Ненависть оборотней к коммунистической идеологии сродни ненависти к христианству тех, кто ищет зеленой улицы и оправдания своему праву «болеть к смерти». «Бремя Моё легко есть…» Коммунистическая идеология тоже была легка для жизни. Народ находился в послушании у власти, имел «хлеб насущный», был освобождён от дурной рекламной «количественной бесконечности» желаний. И противостояние Вампирии /царству Мамоны/ вполне соответствовало христианству. Как, впрочем, и другим основным религиям. Как и «души прекрасные порывы» в годы гражданской и Великой Отечественной войн, великих строек… Человек тоскует по «высоким состояниям», по жертвенному подвигу, ибо по сути это царский Путь Христа. Эта тоска по военным годам… По утраченной чистоте, когда был мир с самим собой и с Богом. Пусть «НЕВЕДОМЫМ».
Душа остро чувствует, прозревает опасность, несмотря на зомбирование рекламой и дурман «Останкинской иглы». Раньше у людей были совсем другие лица.
Кстати «Останкино» — яркий пример того, что всё не может однозначно быть плохим или хорошим, в том числе и работа на телевидении. Самый строгий священник благословил бы «Голубой Огонёк», но в ужасе замахал бы руками и открестился от какого-нибудь «Про это». Ваш грех, господа телевизионщики, растиражированный ежедневными миллионными тиражами, — задумайтесь о поистине страшном оружии в ваших руках — куда там атомная бомба! «Не бойтесь убивающих тело, но душу!» А сколько детей под ваши «снаряды» попадает?

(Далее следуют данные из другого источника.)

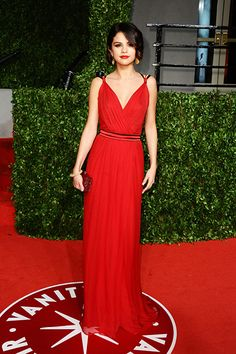 Selena Gomez's Fashion Transformation: How the Jeans-and-Tee Girl Became a Red Carpet Queen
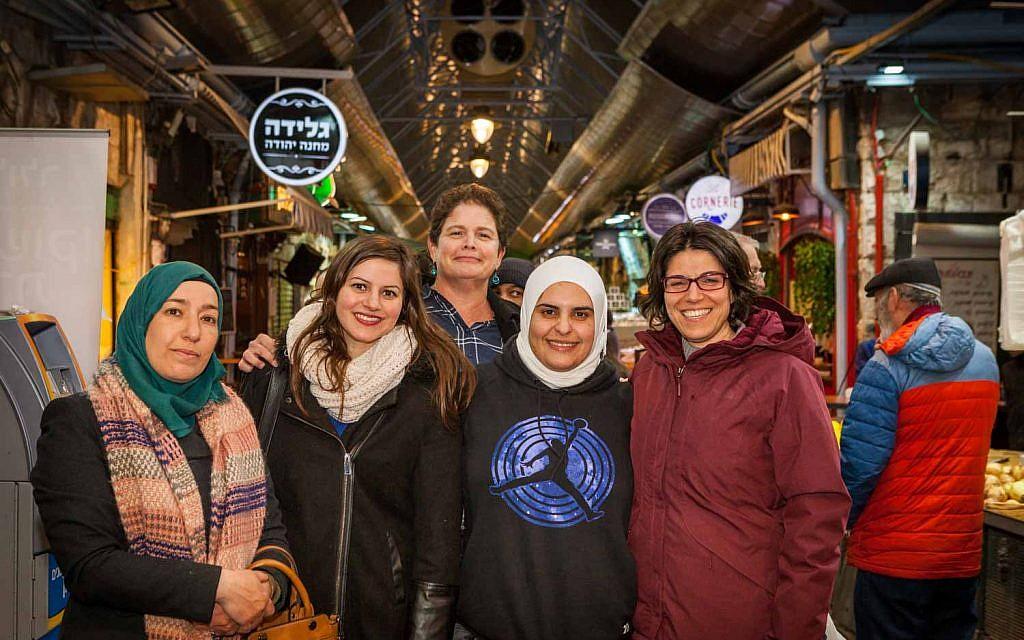 """Les participants au """"Salon des professeurs"""", un projet de coexistence qui rassemble des groupes d'enseignants juifs et arabes au marché Mahané Yehouda, à Jérusalem. (Crédit Eyal Tagar)"""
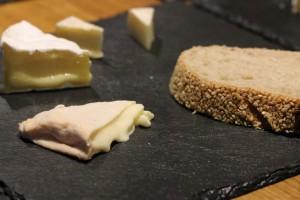 Munster fermier bio, camembert bio et chèvre sec bio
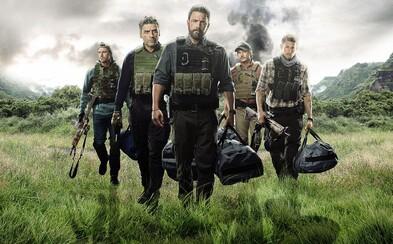 Komando Bena Afflecka se postaralo o řadu prostřelených hlav a příjemné loupežné drama (Recenze)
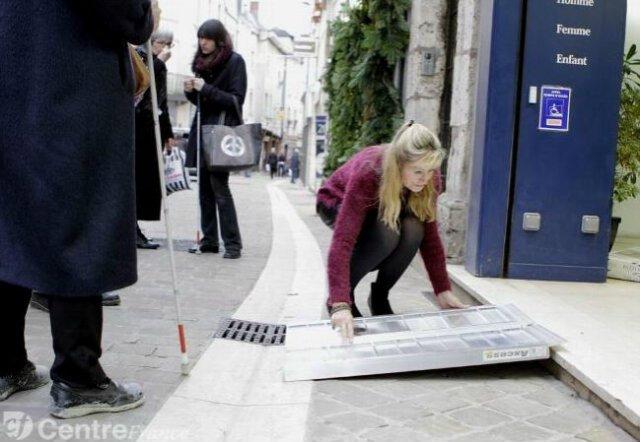 #RT Et oui, très souvent l&#39;#Accessibilité est super facile à réaliser ! Encore faut-il vouloir la faire ! #Handicap<br>http://pic.twitter.com/Hvfxc8iQKh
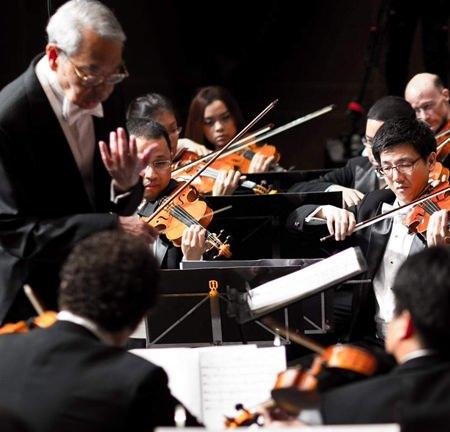 M. L. Usni Pramoj conducts the Pro Musica Orchestra.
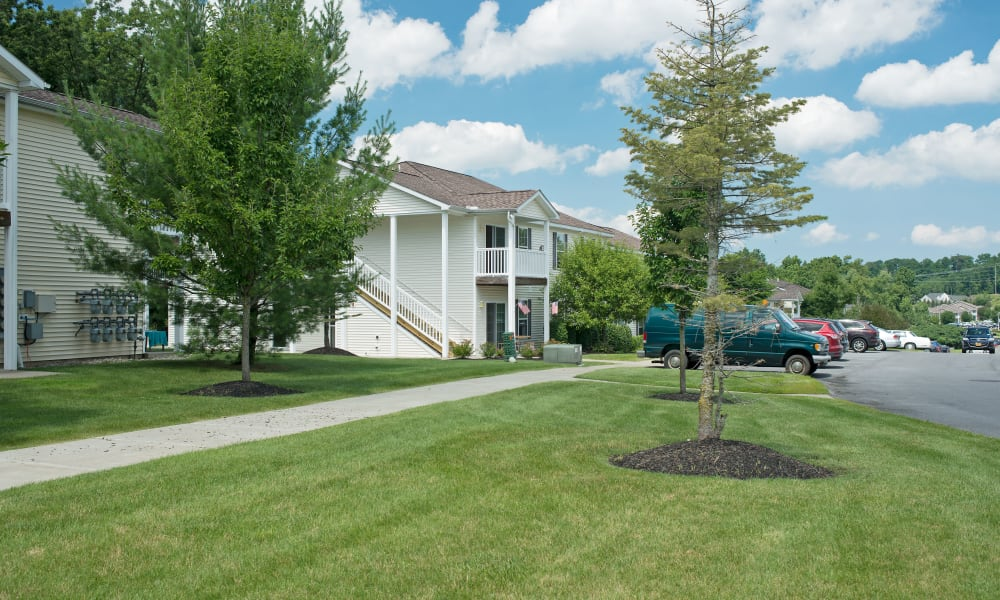 Well Maintained Lawn  at Forrest Pointe Apartments and Townhomes in East Greenbush, NY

Вампиры, как известно, бессмертны, в них можно только вбить осиновый кол. Ещё они боятся света, которого в людях, как правило, нет. Вампиры то и дело оборачиваются прекрасными панночками. Не защитишься магическим кругом — ворвётся нечисть даже в церковь. Гроб летает над головой, приводят Вия, и все вопят, желая погубить:
— Где он?.. Где?
Вслед за Евангелием великая русская литература учила не сворачивать на «широкий путь погибели».
РЕВОЛЮЦИЯ СОЗНАНИЯ не в том, чтобы отнять или перераспределить, а чтобы не желать, не иметь ЛИШНЕГО.
«На злобу безответная, на доброту приветная, Перед людьми и совестью права…» Благовест о вхождении Царства Небесного в сердца людей — Евангелие — свидетельствует, что Царствие начинается с земли.
Иногда советские идеологи казались смешными, иногда — бездарными — так лебедь с подрезанными крыльями становится похожим на гуся. Порой вся эта игра /съезды, кампании, цензура/ представлялась чем-то иррационально-условным, но думалось: — а может, иначе нельзя? Нельзя без всевозможных запретов и ограничений? Может, и вправду — дай народу волю, дай послабления в частной собственности или морали — и всё рассыплется? Каково стадо, таковы и пастыри.
— А ведь действительно все началось со звонка Горбачёва Сахарову, — заболтал АГ чёрными ножками в белых сандаликах, — а кончится… «Ха-ха-ха!» — как написал бы Иосиф на полях библиотечной книги.
— Но что безусловно было плохо, что трагически накапливалось — нестерпимая фальшь, двуличие верхов. Тот случай, когда от повторения правда портилась. Кто они — безнадёжные дураки или продажные циники? Чем ревностнее защищали они свои в общем-то правильные, не вызывающие сомнений заповеди, тем большее недоверие выбывали эти догмы у «совков». Пастыри «НЕ БЫЛИ», не соответствовали, они «КАЗАЛИСЬ». Так прикидывался овечкой крыловский волк, забравшийся по ошибке на псарню. Всё более лезли из-под костюмов от кремлевских кутюрье шерсть, клыки и звериные когти.